Cuba a-t-il attaqué des diplomates américains à coups de micro-ondes?

Des soldats de la marine américaine montent la garde devant l'ambassade des États-Unis à La Havane en février dernier.
Photo: Adalberto Roque Agence France-Presse Des soldats de la marine américaine montent la garde devant l'ambassade des États-Unis à La Havane en février dernier.

Le New York Times émet une hypothèse sur la cause des troubles auditifs et cérébraux subis par des diplomates américains en poste à La Havane en 2016 et en 2017.

C’est le dernier rebondissement d’une rocambolesque affaire, digne d’un roman d’espionnage sur fond de guerre froide : les attaques acoustiques contre des diplomates des États-Unis en poste à Cuba et en Chine, deux régimes communistes, pourraient avoir été causées par des faisceaux de micro-ondes. L’hypothèse, étayée par des experts et des scientifiques, figure dans une enquête publiée dimanche par le New York Times. Le Département d’État n’a pas réagi aux informations du quotidien.

Depuis la fin 2016, 25 diplomates américains et les membres de leur famille à Cuba ont été victimes de mystérieuses « attaques » — des sons aigus très intenses — provoquant des blessures ressemblant à des traumatismes cérébraux. Cinq fonctionnaires canadiens en poste à La Havane ont décrit les mêmes symptômes. Et un autre employé du gouvernement américain en Chine en a aussi été frappé. Un cas similaire avait été signalé en Ouzbékistan. Ces attaques ont été qualifiées d’« acoustiques » même si leur cause n’a pas été officiellement élucidée et que leurs éventuels auteurs sont toujours inconnus.

« Immaculée commotion »

Les diplomates américains avaient été rapatriés après s’être plaints d’étourdissements, de maux de tête, d’acouphènes, de fatigue, des problèmes cognitifs et visuels ou encore de troubles du sommeil. Une étude détaillée sur les incidents, publiée en mars par le Journal of the American Medical Association, faisait seulement mention d’une « source d’énergie inconnue ». Son auteur principal, Douglas Smith, de l’Université de Pennsylvanie, décrivait un véritable « mystère de la chambre jaune » : les lésions cérébrales étaient celles constatées lors d’un traumatisme crânien, alors qu’aucune victime n’avait reçu de choc. Non sans humour, le chercheur parlait d’« immaculée commotion ».
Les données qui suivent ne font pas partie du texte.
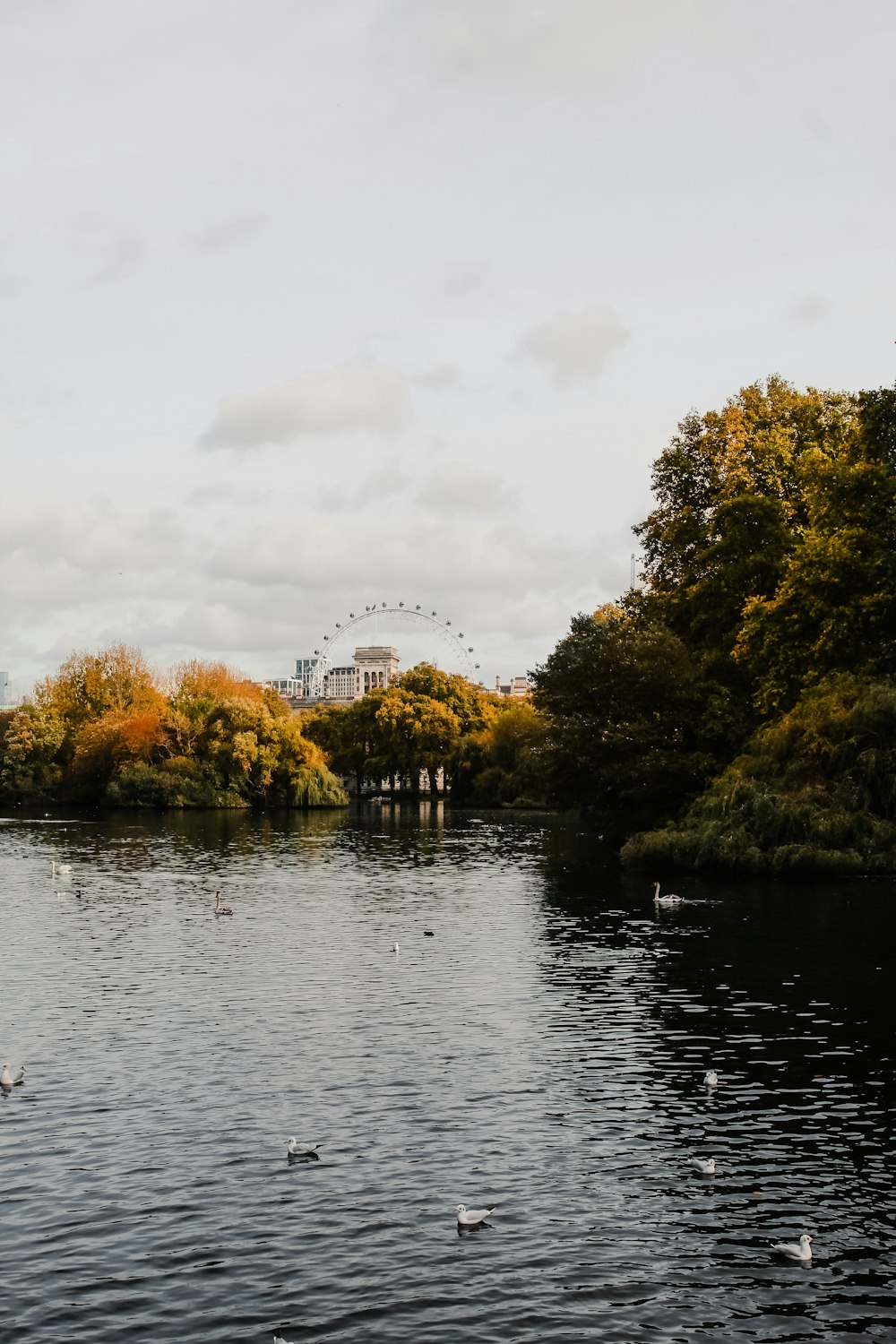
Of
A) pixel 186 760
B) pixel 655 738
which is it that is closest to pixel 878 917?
pixel 655 738

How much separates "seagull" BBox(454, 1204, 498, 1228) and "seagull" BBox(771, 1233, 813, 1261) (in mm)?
4390

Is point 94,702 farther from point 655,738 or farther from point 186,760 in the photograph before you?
point 655,738

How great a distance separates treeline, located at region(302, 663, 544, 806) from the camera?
518 ft

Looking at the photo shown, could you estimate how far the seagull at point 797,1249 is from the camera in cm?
1859

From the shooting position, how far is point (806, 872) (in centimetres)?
5969

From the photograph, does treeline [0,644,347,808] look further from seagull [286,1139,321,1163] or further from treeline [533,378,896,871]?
seagull [286,1139,321,1163]

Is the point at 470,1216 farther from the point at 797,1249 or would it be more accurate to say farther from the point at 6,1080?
the point at 6,1080

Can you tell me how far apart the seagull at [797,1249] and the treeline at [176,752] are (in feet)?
381

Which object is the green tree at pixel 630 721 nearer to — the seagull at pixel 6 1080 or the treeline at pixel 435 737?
the seagull at pixel 6 1080

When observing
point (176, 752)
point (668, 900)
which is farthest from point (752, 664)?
point (176, 752)

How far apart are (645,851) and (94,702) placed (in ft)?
344

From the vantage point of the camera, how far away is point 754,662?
69.6 metres

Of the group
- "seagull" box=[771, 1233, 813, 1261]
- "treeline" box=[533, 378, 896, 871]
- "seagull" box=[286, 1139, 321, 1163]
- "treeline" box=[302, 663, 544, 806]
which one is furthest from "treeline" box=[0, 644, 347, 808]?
"seagull" box=[771, 1233, 813, 1261]

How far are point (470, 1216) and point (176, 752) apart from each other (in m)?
121
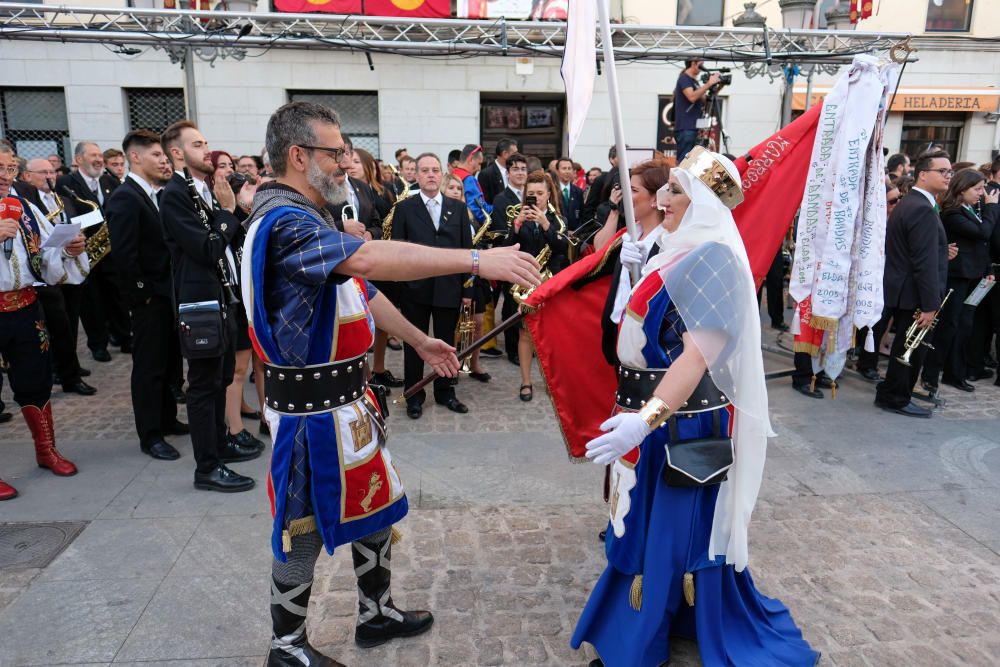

En janvier, James Lin, de l’Université de l’Illinois, avait estimé plausible que les maux endurés par le personnel diplomatique aient été causés par des faisceaux de micro-ondes. Dans la revue Bioelectromagnetics, il avait indiqué que des faisceaux de haute intensité pouvaient avoir été dirigés « seulement sur la cible visée » depuis un endroit dissimulé. L’arme capable d’une telle opération, estime le quotidien américain, peut affaiblir ou même tuer une personne. Elle peut ressembler à une antenne satellite, portée à bout de bras ou dissimulée dans un véhicule, un bateau ou un hélicoptère.

Allusions

Après le rapatriement de son personnel touché, Washington avait mis en accusation les autorités cubaines et expulsé plusieurs diplomates. La délivrance de visas par l’ambassade à La Havane avait été suspendue et les citoyens candidats à un voyage sur l’île alertés sur les risques. Le gouvernement cubain s’était engagé à mener une enquête sur les faits, et des inspecteurs du FBI se sont rendus à plusieurs reprises à La Havane. En octobre 2017, la télévision cubaine diffusait un reportage sur les « supposées attaques acoustiques », qui révélait les « conclusions préliminaires » de l’enquête. Pour le régime socialiste, il n’y avait ni preuve de ces attaques, ni hypothèses, ni suspects. Tout en se plaignant du manque de coopération des autorités des États-Unis. Moscou aussi s’était plaint d’allusions à son implication dans les attaques.